If 32 people had not lost their lives, the media reporting might have been even less restrained. As it was, the picture presented to the wider world - of a captain endangering his ship by sailing too close to shore to show off to a former colleague and then attempting to direct the evacuation process from the safety of a lifeboat - scarcely seemed credible.
In due course, the media found a Moldovan dancer and a conversation with an outraged coastguard official to add to the mix. On YouTube, videos of the scenes on board the vessel rapidly appeared, while the Italian TV5 channel came up with one (also on the web) that purported to show the confusion and indecisiveness of the staff on the bridge.
Nowhere to hide
The results of the official investigation into the disaster are yet to appear, but whatever they turn out to be, the damage to reputations has already been done. When a relatively slow-moving emergency situation involves 4,000 people, most of whom possess mobile phones capable of taking video, it is only to be expected that the event will soon be up for detailed scrutiny by everyone with an internet connection. The evidence may not be trustworthy (editing suites are almost as ubiquitous as cameras), but it is what the world will base its judgement on.
Such is the pace of growth in “citizen reporting” that nobody ought to expect a physical emergency of any kind - however small - to go unreported or unfilmed.
So, one question for risk managers is: How would your crisis management look on YouTube?” Because, if you have a fire, an evacuation or a safety incident of any kind, this is where it could be seen. Does your staff training measure up?
There is a bigger question that arises from the Costa Concordia disaster, to do with the command chain. In some ways, it is the opposite of the Air France flight 447 crash (StrategicRISK, 9 October 2011).
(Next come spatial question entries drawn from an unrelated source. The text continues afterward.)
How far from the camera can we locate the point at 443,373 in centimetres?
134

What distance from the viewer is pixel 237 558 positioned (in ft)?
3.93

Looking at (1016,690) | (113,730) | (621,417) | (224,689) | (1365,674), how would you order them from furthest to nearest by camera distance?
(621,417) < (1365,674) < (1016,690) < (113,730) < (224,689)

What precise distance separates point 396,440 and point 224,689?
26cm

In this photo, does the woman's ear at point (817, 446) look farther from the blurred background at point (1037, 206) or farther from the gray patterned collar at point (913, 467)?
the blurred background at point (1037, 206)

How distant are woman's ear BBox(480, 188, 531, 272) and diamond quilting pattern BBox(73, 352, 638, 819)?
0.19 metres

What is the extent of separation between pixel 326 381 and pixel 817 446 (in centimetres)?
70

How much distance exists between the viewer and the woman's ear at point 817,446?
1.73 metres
In that situation, automatic systems handed over command to a crew who appeared not to have coped. On the Italian ship, it appears that the captain deliberately overrode the automatic course-deviation warnings to perform his “sail past”.
Follow the leader
In certain professions, such as the military, aviation and shipping, the prevailing culture is of instant, unquestioning obedience to orders - for good and obvious reasons.
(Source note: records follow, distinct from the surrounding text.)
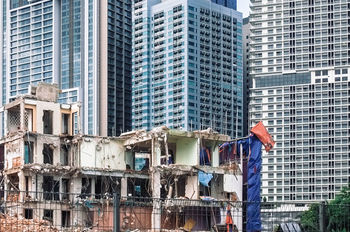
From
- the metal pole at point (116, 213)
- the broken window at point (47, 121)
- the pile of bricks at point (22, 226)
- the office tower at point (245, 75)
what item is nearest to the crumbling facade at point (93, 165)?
the broken window at point (47, 121)

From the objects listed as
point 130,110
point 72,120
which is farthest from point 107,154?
point 130,110

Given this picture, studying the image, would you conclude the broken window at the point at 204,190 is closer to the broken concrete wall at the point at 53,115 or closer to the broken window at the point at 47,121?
the broken concrete wall at the point at 53,115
But the risk is equally obvious. If the person at the top gives an order that is gravely misguided or, as appears to have happened on the Costa Concordia, subsequent orders are confusing or delayed beyond sense, the chain of command fails in its duty because nobody can question it. There are neither checks nor balances - and disaster follows.
Most businesses have the luxury of seldom facing the kind of emergency that requires instant obedience to orders. Yet the figure of the ambitious chief executive with a lust for unfettered command is all too common.
Despite the reams of paper that have been dedicated to good governance, we continue to see organisations - big and small, public and private - jeopardised by bad decisions taken at the top going unquestioned.
In too many places, the prevailing culture is that if you do not agree with the decisions of top management, you resign - probably signing a gagging agreement on the way. This is not a good culture for the modern organisation to embrace. It is a quick way to end up on the rocks.